More than eight decades after it was installed, a memorial to the three 19th-century sibling novelists in London’s Westminster Abbey was amended Thursday to restore the diaereses – the two dots over the e in their surname.

The dots — which indicate that the name is pronounced “brontay” rather than “bront” — were omitted when the stone tablet commemorating Charlotte, Emily and Anne was erected in the abbey’s Poets’ Corner in October 1939, just after the outbreak of World War II.

They were restored after Brontë historian Sharon Wright, editor of the Brontë Society Gazette, raised the issue with Dean of Westminster David Hoyle. The abbey asked its stonemason to tap in the dots and its conservator to paint them.

“There’s no paper record for anyone complaining about this or mentioning this, so I just wanted to put it right, really,” Wright said. “These three Yorkshire women deserve their place here, but they also deserve to have their name spelled correctly.”

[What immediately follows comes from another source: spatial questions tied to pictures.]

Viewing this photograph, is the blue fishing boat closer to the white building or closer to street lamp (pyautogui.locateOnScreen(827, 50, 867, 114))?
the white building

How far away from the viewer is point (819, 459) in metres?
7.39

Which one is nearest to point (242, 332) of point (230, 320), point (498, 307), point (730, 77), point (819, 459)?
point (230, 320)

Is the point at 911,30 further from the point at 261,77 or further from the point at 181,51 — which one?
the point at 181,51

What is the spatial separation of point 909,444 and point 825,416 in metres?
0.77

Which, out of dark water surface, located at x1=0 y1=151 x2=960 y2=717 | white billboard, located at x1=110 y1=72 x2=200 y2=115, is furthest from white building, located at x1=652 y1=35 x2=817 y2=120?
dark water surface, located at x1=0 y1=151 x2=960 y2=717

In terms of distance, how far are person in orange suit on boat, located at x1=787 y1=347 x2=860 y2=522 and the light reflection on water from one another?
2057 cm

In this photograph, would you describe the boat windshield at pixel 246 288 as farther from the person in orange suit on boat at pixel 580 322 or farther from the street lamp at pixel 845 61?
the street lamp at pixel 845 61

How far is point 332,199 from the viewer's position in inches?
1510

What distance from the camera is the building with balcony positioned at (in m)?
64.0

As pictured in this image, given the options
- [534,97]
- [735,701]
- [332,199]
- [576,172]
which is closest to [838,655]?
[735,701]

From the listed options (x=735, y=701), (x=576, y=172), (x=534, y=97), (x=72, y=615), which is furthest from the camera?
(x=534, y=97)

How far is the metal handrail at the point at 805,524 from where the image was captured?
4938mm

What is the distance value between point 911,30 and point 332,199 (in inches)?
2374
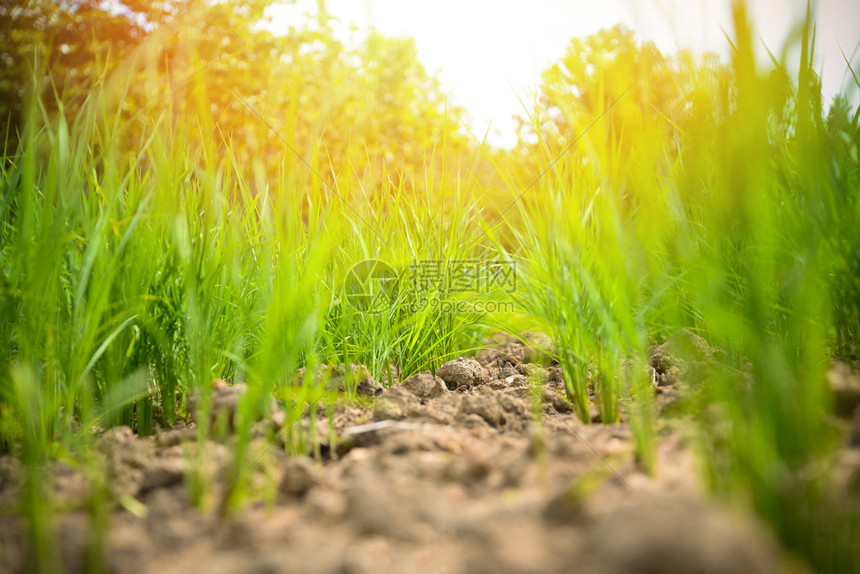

It’s believed the writers’ Irish father Patrick changed the spelling of his surname from Brunty or Prunty when he went to university in England.

Raised on the wild Yorkshire moors, all three sisters died before they were 40, leaving enduring novels including Charlotte’s “Jane Eyre,” Emily’s “Wuthering Heights” and Anne’s “The Tenant of Wildfell Hall.”

Rebecca Yorke, director of the Brontë Society, welcomed the restoration.

“As the Brontës and their work are loved and respected all over the world, it’s entirely appropriate that their name is spelled correctly on their memorial,” she said.